À la manifestation des salariés de Santé publique France, le 7 avril 2026 à Paris.

Les salariés de Santé publique France dénoncent les blocages du gouvernement, qui a empêché la diffusion de plusieurs campagnes de prévention, sur la canicule, le tabac et les paris sportifs.

Santé publique France (SPF) avait anticipé. La campagne de prévention liée aux fortes chaleurs était prête pour nous livrer ses conseils dès la mi-mai. Mais le gouvernement a empêché son lancement à temps en ne donnant son feu vert qu’après le début de la canicule.

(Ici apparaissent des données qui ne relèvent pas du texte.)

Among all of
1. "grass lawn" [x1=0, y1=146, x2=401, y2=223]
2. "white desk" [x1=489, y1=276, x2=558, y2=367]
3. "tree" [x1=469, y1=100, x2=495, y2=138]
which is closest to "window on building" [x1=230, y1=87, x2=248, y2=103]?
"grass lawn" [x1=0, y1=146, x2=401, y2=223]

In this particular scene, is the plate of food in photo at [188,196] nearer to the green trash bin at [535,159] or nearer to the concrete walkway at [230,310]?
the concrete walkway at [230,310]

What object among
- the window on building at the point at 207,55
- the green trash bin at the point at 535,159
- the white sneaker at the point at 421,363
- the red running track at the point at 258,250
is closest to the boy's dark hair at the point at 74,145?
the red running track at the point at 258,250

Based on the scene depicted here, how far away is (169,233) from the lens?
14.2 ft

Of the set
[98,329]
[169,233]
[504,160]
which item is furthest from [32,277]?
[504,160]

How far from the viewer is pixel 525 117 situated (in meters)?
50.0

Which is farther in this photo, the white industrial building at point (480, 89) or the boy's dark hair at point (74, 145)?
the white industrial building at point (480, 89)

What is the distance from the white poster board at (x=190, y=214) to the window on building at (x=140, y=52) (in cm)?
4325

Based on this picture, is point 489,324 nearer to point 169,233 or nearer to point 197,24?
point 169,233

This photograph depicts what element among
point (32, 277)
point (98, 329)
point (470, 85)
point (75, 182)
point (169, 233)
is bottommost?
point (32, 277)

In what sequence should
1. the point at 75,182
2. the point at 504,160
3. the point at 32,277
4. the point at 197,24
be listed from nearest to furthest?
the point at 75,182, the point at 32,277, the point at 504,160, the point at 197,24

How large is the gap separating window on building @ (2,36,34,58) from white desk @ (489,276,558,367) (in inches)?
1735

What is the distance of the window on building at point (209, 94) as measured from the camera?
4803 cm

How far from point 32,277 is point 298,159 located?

Résultat : la campagne ne pourra, au mieux, être diffusée qu’à partir de la mi-juin, le temps de procéder aux achats d’espaces publicitaires sur les réseaux sociaux notamment, selon l’intersyndicale de l’établissement et le collectif Santé publique en danger. Soit « trop tard pour permettre une diffusion massive et bien orchestrée pendant cet épisode […] que connaît la France en cette fin du mois de mai » alors qu’elle aurait été « extrêmement utile en amont », selon un document interne à Santé publique France obtenu par Reporterre.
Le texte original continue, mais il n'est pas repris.